HTML5 does databases


The HTML5* specification has been cooking for a while and lately the amount of buzz around it has been growing at full speed. Just search for #HTML5 in twitter and you’ll see what I mean. After even a quick look at it, it becomes evident that the next version of HTML aims to go much further into the application space than earlier ones. Not only there is a lot of highly expected presentation features such as <video> and <canvas>, but also several APIs to do things that applications do, from background work (with Web Workers) to direct communication (with Web Sockets) to offline support (with the App Cache) and databases (with Web SQL Database and/or Indexed Database API).

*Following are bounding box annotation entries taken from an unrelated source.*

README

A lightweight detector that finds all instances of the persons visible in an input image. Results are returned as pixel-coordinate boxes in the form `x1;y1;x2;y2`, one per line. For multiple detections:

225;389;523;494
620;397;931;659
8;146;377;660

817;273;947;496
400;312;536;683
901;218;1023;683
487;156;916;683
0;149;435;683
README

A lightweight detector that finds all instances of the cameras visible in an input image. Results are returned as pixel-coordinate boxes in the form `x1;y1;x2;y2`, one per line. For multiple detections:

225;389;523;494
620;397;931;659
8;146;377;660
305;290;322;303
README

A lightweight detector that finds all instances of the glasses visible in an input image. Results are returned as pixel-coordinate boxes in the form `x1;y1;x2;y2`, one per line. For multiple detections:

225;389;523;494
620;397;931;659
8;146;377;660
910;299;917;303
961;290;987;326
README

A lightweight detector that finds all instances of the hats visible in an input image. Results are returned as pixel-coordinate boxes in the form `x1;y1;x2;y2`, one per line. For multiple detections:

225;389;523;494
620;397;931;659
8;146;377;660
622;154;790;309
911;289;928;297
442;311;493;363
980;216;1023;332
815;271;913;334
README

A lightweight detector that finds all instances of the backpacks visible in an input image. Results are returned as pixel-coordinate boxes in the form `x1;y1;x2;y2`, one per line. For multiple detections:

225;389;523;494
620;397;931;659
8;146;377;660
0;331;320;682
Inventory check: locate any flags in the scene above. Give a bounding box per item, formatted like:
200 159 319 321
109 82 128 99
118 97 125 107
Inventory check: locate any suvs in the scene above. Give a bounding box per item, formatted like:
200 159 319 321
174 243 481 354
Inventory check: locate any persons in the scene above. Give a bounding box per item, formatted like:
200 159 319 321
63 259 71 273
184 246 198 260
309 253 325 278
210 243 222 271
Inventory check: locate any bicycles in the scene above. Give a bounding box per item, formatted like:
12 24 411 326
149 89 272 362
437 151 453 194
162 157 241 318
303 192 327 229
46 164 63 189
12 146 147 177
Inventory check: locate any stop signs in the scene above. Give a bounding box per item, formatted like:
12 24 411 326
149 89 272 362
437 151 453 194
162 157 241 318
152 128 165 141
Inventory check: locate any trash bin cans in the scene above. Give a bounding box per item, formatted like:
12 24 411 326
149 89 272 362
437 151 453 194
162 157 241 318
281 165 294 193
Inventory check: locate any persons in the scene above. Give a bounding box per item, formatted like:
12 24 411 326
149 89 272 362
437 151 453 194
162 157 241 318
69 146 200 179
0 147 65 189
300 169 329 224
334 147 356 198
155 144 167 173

I’ve always been attracted to things that bring data and the Web together. So a while back when I first saw browsers and databases in the same spec I had to get involved. There is a bunch of us at Microsoft interested in HTML5 from different angles, and we have now good momentum to explore this space. So now I’m spending a good chunk of time on the database aspects of HTML5, the API, the developer story, etc.


(btw – no, I haven’t given up on Astoria or OData, I’m still plenty busy with that…but hey, how bad could be it to add a whole subject area to the work schedule 🙂 )


Current state of things


There are currently two proposals for databases in the browser: Web SQL Database and Indexed Database API.


Web SQL Database was the first to appear. It consists of a relatively small Javascript API that allows developers to execute SQL statements. You do most things through SQL, including schema management, querying, updates, etc. While the spec doesn’t (or didn’t for a while) specifically say anything about the actual dialect of SQL to be used, in practice early implementations used SQLite, and thus directly exposed the SQLite SQL dialect and other details specific to it.


The second and more recent proposal is now called Indexed Database API (was WebSimpleDB) and it exposes an API in terms of ordered tables of Javascript objects. You get or put Javascript objects and use a key to identify and order them. For database people, this is basically an ISAM API with Javascript objects as the record format. You can create indexes to speed up lookups or scans in particular orders. Other than that there is no schema (any clonable Javascript object will do) and no query language.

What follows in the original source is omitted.